= William Murray (educationist) =

William Murray (19 April 1912 - 21 September 1995) was a British educationist who created the Ladybird Peter and Jane books.

==Early life==
He was born in County Londonderry.

==Career==
He worked as a teacher. He became a headmaster at two schools in Cheltenham and a County Education Advisor for Devon. He lectured throughout Britain on the teaching of reading.

===Learning to read===
He published a booklet called Key Words to Literacy with the education psychologist Joe McNally from the University of Manchester. The booklet described that they had found that in the English language that children spoke, twelve words accounted for one quarter of all words, one hundred accounted for half, and three hundred accounted for three-quarters.

===Ladybird===
The Key Words Reading Scheme, taking his ideas, was first published in 1964, with Peter and Jane, and went on to sell over 80 million copies of the books in the series.

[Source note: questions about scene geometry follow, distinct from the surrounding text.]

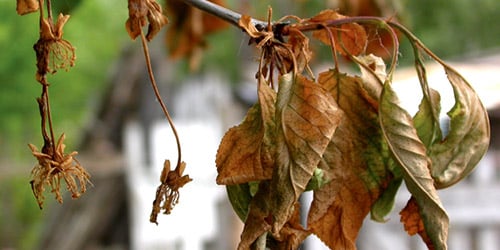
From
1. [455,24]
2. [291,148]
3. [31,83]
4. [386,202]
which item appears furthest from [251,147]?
[455,24]

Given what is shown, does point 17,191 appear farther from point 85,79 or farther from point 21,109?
point 21,109

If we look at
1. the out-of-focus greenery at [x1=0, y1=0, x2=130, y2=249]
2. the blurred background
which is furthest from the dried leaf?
the blurred background

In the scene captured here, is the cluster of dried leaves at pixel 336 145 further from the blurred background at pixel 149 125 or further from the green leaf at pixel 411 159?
the blurred background at pixel 149 125

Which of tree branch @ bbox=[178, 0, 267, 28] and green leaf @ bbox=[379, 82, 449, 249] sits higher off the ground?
tree branch @ bbox=[178, 0, 267, 28]

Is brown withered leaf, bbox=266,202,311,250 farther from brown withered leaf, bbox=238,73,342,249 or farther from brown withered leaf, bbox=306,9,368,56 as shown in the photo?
brown withered leaf, bbox=306,9,368,56

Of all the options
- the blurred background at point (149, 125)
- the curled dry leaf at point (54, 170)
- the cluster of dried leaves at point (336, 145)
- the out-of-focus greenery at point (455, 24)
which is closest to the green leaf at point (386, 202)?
the cluster of dried leaves at point (336, 145)

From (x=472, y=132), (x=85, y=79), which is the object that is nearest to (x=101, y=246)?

Peter and Jane were based on the real-life children (Jill Ashurst and Christopher Edwards) of a neighbour of the books' illustrator Harry Wingfield. Martin Aitchison and John Berry also illustrated the books.

He retired from teaching in 1970.

==Personal life==
He married Edith and they had a son, who went on to be a teacher and headmaster, and daughter. He died in Cheltenham at the age of 83. He lived on Leckhampton Road in Cheltenham.